Horani did mention however, that he occasionally uses AI to summarize certain concepts to help him better understand what he’s learning, especially for courses with large readings such as physics. Within his academic work, AI-based content ends there.

As generative AI platforms like ChatGPT learn from user interactions and previously uploaded work, their ability to produce realistic, personalized responses with rapidly advancing language models makes it difficult for detection programs to distinguish between genuine and AI-generated content.

However, Sabbaghan explained how the ability for AI to replicate one’s natural writing style and fool detectors may be an indefinite problem. “It will become a cat and mouse game. So even if there are technologies that are coming in the horizon, somebody is just going to write a new model that’s going to break that system,” he said.

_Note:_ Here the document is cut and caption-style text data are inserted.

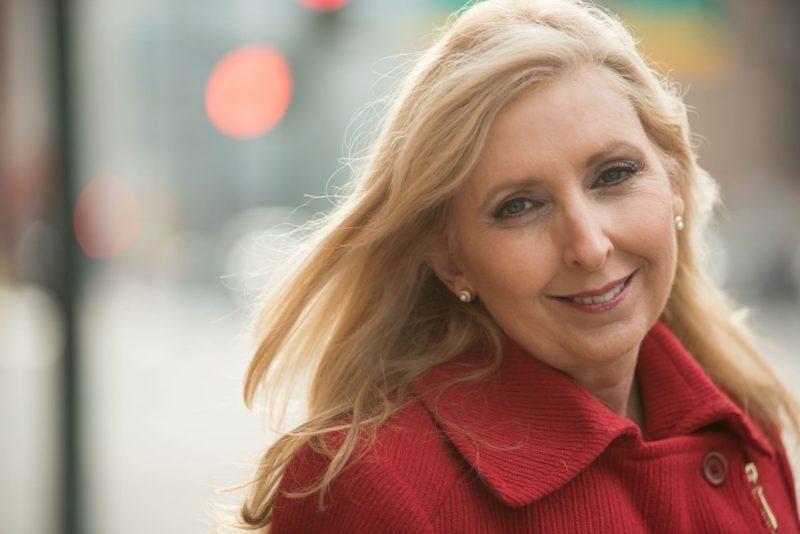 赤いコートを着ている年齢を重ねた外国人女性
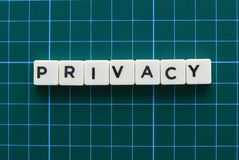 Privacy word made of square letter word on green background. Privacy word made of square letter word on green background royalty free stock images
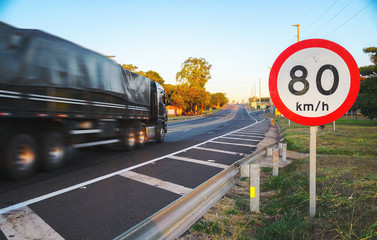 Big truck passing at high speed on road exceeding speed limits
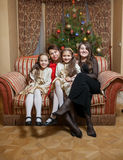 Mother with daughters sitting on sofa at christmas eve Royalty Free Stock Photo
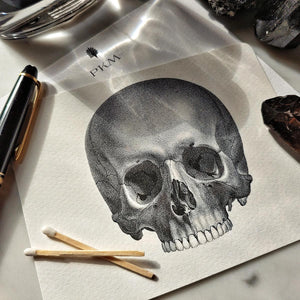 The Punctilious Mr. P's 'The Skull' note card pack with crystals laid around it, with personalized initials on the card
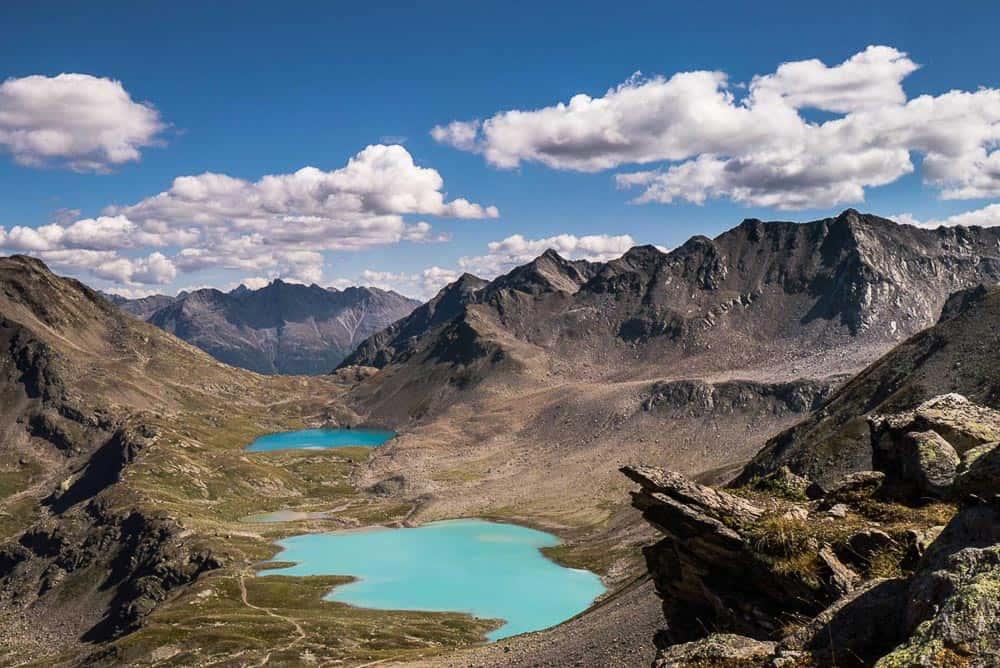 The stunning turquoise blue lakes on the loop around the Joeriseen in Switzerland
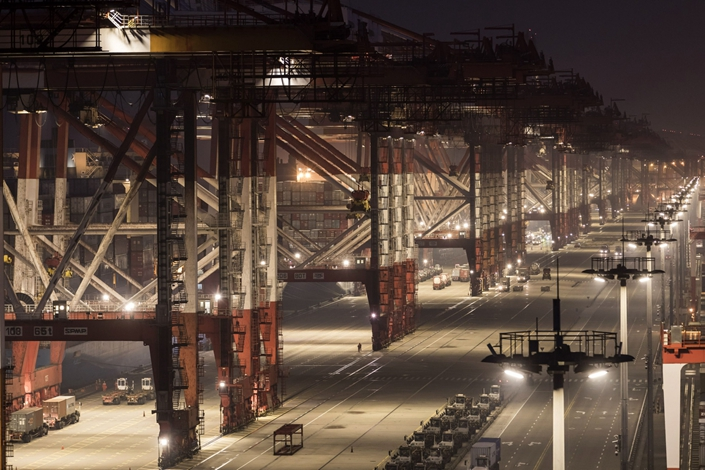 Gantry cranes and trucks move on the docks during early morning at Yangshan Deepwater Port in Shanghai, on Aug. 7, 2019. Photo: Bloomberg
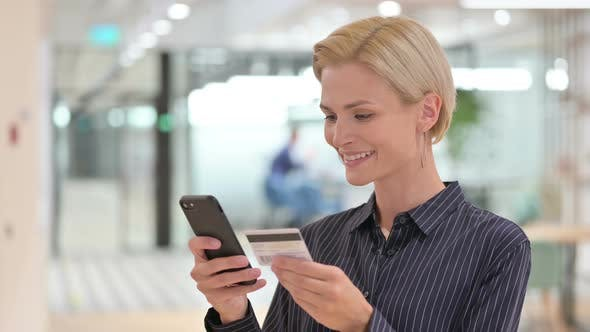 Thumbnail for Successful Online Payment on Smartphone By Businesswoman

Both Sabbanghan and Komeili believe the possible solution could be as simple as reassessing academic testing and moving back to relying on different forms of assessment where students have to produce more authentic content.

“I think the easiest solution for [unfair AI usage] is to go back to a simple evaluation approach. In person exams for assignments and doing demonstrations rather than relying only on reports,” said Komeili.

*This source has been granted anonymity due to risks associated with Senate Policy 60. The Eyeopener has verified this source.